Overview
Teaching: 10 min Exercises: 10 minQuestions
How do I perform simple arithmetic operations on xarray objects?
How do I calculate statistics along a dimension of an xarray object?
Objectives
using dimension names rather than integer axis numbers to perform common statistical arithmetic and aggregation functions
Suppose we want to plot the difference in air temperature between January 1 in 1979 versus 1980. We can do this by taking advantage of xarray’s labeled dimensions to simplify arithmetic operations on DataArray
objects:
temperature1 = ds['t2m'].sel(time='1979-01-01T06:00:00')
temperature2 = ds['t2m'].sel(time='1980-01-01T06:00:00')
delta = temperature1 - temperature2
delta.plot()
Note that the subtraction is automatically vectorized over all array values, as in numpy.
Now, sometimes we need to apply mathematical functions to array data in our analysis. A good example is wind data, which are often distributed as orthogonal “u” and “v” wind components.

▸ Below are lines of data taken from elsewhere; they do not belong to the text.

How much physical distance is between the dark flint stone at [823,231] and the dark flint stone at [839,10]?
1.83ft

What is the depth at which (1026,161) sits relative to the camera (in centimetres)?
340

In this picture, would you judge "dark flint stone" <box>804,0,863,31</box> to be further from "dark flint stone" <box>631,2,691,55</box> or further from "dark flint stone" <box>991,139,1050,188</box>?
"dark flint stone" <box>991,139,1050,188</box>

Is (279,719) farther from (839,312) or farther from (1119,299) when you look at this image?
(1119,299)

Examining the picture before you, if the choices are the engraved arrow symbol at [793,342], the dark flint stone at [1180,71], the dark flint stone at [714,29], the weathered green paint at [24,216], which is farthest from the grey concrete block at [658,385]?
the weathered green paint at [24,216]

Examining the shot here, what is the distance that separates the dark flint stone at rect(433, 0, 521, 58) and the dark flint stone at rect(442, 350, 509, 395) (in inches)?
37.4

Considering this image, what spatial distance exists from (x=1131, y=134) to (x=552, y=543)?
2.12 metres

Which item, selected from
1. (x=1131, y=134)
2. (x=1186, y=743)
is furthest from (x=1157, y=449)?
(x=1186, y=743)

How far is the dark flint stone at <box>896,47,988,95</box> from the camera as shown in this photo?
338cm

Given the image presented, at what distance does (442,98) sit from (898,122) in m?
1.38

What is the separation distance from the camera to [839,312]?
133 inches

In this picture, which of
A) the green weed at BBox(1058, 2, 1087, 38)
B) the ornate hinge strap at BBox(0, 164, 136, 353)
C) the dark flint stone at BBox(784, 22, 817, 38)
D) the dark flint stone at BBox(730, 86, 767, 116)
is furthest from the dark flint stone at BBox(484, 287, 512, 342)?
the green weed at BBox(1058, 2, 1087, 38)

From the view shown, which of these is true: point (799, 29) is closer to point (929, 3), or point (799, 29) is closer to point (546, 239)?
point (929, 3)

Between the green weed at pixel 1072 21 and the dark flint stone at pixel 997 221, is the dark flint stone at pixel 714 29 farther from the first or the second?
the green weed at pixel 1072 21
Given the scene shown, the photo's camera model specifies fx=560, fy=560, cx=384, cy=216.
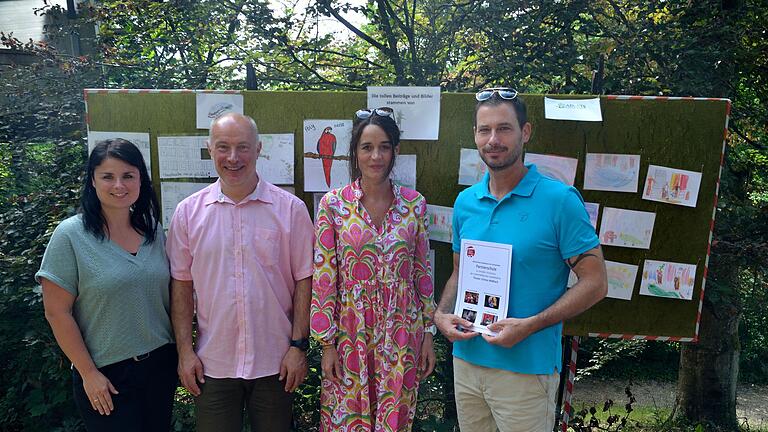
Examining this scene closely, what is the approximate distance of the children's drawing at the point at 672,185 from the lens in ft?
10.8

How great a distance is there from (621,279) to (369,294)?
171 cm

To calculate the wind magnitude we need to take the square root of the sum of the squares. For this we use numpy ufunc commands that can operate on a DataArray
. Let’s look at our wind datasets:
import xarray.ufuncs as xu
import matplotlib.pyplot as plt
wind = xr.open_mfdataset(r'c:/work/mnt/ecmwf/*wind_AK.nc').sel(time="1984-01-01T06:00:00")
windspeed = xu.sqrt(wind.u10**2+wind.v10**2)
Notice we introduced something new in opening our data. Since we need to access two netCDF files, we used xarray’s open_mfdataset, which allows us to read any number of netCDF files into a single Dataset
. Here we use a wildcard search to find the two wind datasets. Note that xarray exposes a wide range of mathematical functions this way, such as sin
, cos
, etc.
Now to plot the data:
windspeed.plot(cmap=plt.cm.Blues)
plt.title('ECMWF wind speed and direction, June 1, 1984')
plt.ylabel('latitude')
plt.xlabel('longitude')
x = windspeed.coords['longitude'].values
y = windspeed.coords['latitude'].values
plt.quiver(x, y, wind.u10.values, wind.v10.values)
Aggregation methods can be applied to a DataArray
over a specified dimension. Suppose we want to calculate the average June/July/August temperature for a particular year. Let’s create a DataArray
that slices out those months of data for a particular year:
JJA = ds['t2m'].sel(time=slice('1979-06-01T06:00:00','1979-09-01T06:00:00'))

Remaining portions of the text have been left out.